Most production data stacks end up hybrid. Accept that from the beginning, design clean interfaces between the patterns, and choose the right one for each data flow based on the decision criteria above. The worst outcome is not picking the suboptimal pattern for a specific pipeline — it is spending six months debating the philosophical question of ETL versus ELT instead of building data pipelines that deliver business value.
One practical observation from our work across multiple data platforms: the teams that succeed with data infrastructure are the ones that make reversible decisions quickly and iterate based on real production experience. If you choose ELT for a pipeline and discover six months later that the warehouse transformation costs are unsustainable, you can move that specific transformation to an ETL pattern without rebuilding everything. If you choose ETL and later realize the transformation could be simpler SQL in the warehouse, migration to ELT via dbt is straightforward because the raw data (which you should be storing regardless of pattern) is available for reprocessing.

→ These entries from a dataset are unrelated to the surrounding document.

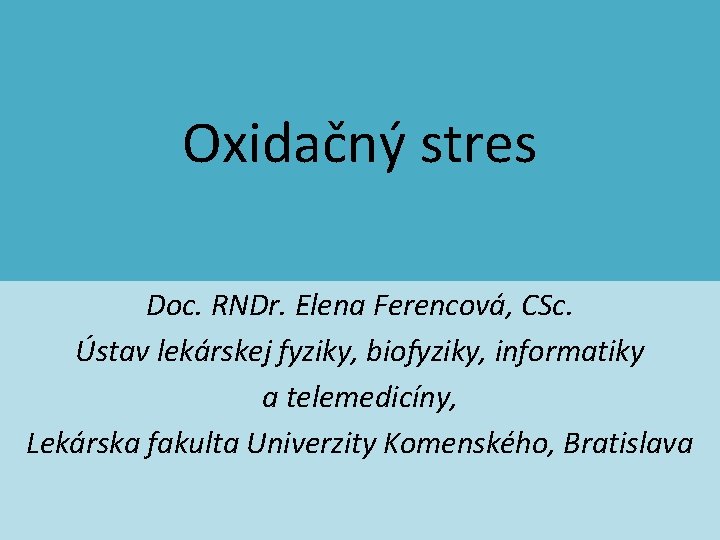 Oxidačný stres Doc. RNDr. Elena Ferencová, CSc. Ústav lekárskej fyziky, biofyziky, informatiky a telemedicíny,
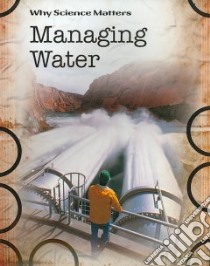 Managing Water libro in lingua di Spilsbury Richard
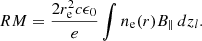 $$ RM = \frac {2 r_{\mathrm {e}}^2 c \epsilon _0}{e } \int n_{\mathrm {e}}(r) B_\parallel \, d z_l. $$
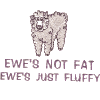Ewe's Not Fat...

The data engineering landscape will continue evolving — new warehouse capabilities, new transformation tools, new cost models. The architecture that serves you best is not the one that makes the theoretically optimal choice today, but the one that preserves flexibility to adapt as your understanding of the problem deepens and as the technology landscape shifts beneath you. Build for learning, not for permanence.
If you are starting a new data platform today with no legacy constraints, start with ELT. Set up Fivetran or Airbyte for extraction and loading, dbt for transformation, and your warehouse of choice (Snowflake for most teams, BigQuery if you are a Google Cloud shop, Redshift if you are deep in the AWS ecosystem). Load everything raw, transform in SQL, and add ETL components only for the specific data flows that genuinely require pre-load processing. This approach gets you to production fastest, gives your team the most flexibility, and keeps your architecture simple until you have enough production experience to know where complexity is actually needed.